Content starts

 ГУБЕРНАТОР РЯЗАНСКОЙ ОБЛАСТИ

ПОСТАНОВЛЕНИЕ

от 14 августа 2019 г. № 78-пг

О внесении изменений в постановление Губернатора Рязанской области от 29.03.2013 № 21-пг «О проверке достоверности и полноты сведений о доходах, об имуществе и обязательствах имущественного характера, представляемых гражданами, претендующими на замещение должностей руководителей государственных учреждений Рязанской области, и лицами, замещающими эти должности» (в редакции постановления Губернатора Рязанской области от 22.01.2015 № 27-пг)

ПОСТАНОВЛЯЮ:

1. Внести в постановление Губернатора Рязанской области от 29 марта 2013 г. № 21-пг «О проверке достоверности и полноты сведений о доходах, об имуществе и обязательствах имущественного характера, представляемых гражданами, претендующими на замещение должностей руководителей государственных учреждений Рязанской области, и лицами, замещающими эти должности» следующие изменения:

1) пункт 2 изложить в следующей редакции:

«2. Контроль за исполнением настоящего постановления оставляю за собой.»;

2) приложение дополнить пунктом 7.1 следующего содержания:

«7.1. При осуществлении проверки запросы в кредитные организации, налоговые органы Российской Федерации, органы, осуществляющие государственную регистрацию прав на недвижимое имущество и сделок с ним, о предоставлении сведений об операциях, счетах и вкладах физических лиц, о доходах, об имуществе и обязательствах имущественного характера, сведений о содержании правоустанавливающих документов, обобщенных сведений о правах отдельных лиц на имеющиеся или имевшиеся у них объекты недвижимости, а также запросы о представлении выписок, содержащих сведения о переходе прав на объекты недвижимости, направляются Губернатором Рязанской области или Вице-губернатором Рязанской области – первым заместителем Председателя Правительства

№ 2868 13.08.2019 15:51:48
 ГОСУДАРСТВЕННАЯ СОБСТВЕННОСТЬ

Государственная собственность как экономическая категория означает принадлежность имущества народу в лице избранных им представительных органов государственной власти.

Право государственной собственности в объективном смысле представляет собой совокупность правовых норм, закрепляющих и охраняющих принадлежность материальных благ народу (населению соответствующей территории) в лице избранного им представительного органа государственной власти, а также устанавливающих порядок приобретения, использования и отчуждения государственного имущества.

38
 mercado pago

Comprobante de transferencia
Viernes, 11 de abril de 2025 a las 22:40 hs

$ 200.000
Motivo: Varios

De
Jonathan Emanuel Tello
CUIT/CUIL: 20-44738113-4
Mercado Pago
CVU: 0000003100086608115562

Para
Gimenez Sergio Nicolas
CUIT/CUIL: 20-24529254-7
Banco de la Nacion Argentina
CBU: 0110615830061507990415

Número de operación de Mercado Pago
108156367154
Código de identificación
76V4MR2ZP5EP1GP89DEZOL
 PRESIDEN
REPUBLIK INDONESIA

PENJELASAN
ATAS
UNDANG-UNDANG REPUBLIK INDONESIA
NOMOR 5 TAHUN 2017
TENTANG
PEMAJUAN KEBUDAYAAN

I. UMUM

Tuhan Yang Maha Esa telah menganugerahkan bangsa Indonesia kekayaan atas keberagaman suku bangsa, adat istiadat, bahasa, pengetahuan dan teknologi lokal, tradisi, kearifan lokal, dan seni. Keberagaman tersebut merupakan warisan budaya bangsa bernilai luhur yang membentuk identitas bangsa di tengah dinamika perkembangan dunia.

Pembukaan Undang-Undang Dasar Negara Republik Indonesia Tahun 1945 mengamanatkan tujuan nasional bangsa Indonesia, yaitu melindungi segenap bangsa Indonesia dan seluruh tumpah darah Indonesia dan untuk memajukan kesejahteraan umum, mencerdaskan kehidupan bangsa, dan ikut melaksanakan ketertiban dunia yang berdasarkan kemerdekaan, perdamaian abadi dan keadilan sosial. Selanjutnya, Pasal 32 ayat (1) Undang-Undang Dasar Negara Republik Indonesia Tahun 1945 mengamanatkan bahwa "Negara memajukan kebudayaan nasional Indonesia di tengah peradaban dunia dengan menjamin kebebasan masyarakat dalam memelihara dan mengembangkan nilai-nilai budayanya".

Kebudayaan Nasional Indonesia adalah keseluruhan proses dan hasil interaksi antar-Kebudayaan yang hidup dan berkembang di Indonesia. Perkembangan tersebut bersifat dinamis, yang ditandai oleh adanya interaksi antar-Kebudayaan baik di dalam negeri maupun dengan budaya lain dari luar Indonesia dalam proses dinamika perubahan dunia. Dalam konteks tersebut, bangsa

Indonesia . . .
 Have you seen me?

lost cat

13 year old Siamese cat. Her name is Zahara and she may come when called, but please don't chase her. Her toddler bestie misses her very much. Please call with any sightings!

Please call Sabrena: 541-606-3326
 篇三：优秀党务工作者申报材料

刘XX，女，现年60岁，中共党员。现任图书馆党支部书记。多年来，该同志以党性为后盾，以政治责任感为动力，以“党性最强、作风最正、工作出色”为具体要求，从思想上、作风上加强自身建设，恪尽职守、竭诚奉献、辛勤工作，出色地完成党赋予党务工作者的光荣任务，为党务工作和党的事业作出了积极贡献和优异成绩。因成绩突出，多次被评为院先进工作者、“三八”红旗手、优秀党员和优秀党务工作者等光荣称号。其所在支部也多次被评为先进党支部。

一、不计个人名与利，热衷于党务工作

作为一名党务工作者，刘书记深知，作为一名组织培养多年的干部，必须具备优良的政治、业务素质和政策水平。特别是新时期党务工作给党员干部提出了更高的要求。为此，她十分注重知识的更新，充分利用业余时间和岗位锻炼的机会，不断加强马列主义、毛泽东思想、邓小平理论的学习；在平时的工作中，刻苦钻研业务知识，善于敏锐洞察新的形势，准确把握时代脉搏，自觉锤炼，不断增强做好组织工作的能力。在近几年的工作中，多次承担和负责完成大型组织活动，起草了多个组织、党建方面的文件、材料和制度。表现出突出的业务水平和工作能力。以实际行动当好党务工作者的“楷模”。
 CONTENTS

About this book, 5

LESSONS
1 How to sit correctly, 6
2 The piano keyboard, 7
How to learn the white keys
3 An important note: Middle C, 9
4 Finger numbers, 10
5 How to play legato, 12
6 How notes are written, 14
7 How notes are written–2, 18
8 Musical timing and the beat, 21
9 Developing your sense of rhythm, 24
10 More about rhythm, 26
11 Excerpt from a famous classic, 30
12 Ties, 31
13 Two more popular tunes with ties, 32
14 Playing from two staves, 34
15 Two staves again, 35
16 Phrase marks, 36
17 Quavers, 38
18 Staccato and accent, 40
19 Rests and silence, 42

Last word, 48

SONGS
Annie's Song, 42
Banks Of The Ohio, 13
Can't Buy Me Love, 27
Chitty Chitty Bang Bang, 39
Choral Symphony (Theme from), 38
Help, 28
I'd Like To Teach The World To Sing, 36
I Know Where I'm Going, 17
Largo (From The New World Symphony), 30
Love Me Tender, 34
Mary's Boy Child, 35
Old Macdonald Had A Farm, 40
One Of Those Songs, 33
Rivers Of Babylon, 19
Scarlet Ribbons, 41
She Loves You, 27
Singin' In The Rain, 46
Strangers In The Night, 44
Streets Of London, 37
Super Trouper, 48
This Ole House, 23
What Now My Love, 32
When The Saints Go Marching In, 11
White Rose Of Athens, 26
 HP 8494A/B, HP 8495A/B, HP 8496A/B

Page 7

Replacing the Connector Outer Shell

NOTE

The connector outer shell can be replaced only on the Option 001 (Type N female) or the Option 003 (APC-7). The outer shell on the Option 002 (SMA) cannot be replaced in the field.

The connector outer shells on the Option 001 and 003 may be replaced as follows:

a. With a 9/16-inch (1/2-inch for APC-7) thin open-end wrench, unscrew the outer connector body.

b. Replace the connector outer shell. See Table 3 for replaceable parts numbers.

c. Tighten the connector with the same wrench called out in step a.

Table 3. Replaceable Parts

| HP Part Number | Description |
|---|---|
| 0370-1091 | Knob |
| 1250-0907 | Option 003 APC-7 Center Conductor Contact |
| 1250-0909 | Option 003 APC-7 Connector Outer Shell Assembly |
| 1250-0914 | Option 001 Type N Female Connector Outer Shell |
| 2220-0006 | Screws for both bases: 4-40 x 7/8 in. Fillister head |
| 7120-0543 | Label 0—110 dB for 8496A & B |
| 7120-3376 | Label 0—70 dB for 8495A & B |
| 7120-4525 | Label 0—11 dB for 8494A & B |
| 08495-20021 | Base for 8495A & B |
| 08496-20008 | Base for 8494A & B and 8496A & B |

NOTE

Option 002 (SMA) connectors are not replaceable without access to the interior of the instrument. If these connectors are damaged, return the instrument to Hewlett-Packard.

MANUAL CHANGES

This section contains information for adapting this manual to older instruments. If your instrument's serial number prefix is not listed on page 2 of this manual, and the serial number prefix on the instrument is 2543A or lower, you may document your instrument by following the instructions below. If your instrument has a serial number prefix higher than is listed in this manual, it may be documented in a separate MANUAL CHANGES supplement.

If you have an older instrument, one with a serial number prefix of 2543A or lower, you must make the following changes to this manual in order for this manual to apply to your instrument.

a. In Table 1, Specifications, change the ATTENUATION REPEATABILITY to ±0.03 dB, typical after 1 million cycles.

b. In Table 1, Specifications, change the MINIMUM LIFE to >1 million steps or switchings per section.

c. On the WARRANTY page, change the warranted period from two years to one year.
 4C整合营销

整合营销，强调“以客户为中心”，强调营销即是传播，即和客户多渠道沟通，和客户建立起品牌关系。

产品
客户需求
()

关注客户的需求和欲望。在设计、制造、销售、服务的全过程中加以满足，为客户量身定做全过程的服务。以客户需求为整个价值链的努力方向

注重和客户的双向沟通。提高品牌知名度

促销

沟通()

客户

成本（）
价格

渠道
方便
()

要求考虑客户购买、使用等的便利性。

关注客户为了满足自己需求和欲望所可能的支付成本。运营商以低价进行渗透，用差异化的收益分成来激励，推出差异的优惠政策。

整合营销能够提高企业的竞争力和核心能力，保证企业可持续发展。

Content ends

Exercise requirements
Reproduce exactly the lines above from the line with "Option 002 (SMA) connectors" to the line with "b. In Table", including both, and add nothing.

Reply
Option 002 (SMA) connectors are not replaceable without access to the interior of the instrument. If these connectors are damaged, return the instrument to Hewlett-Packard.

MANUAL CHANGES

This section contains information for adapting this manual to older instruments. If your instrument's serial number prefix is not listed on page 2 of this manual, and the serial number prefix on the instrument is 2543A or lower, you may document your instrument by following the instructions below. If your instrument has a serial number prefix higher than is listed in this manual, it may be documented in a separate MANUAL CHANGES supplement.

If you have an older instrument, one with a serial number prefix of 2543A or lower, you must make the following changes to this manual in order for this manual to apply to your instrument.

a. In Table 1, Specifications, change the ATTENUATION REPEATABILITY to ±0.03 dB, typical after 1 million cycles.

b. In Table 1, Specifications, change the MINIMUM LIFE to >1 million steps or switchings per section.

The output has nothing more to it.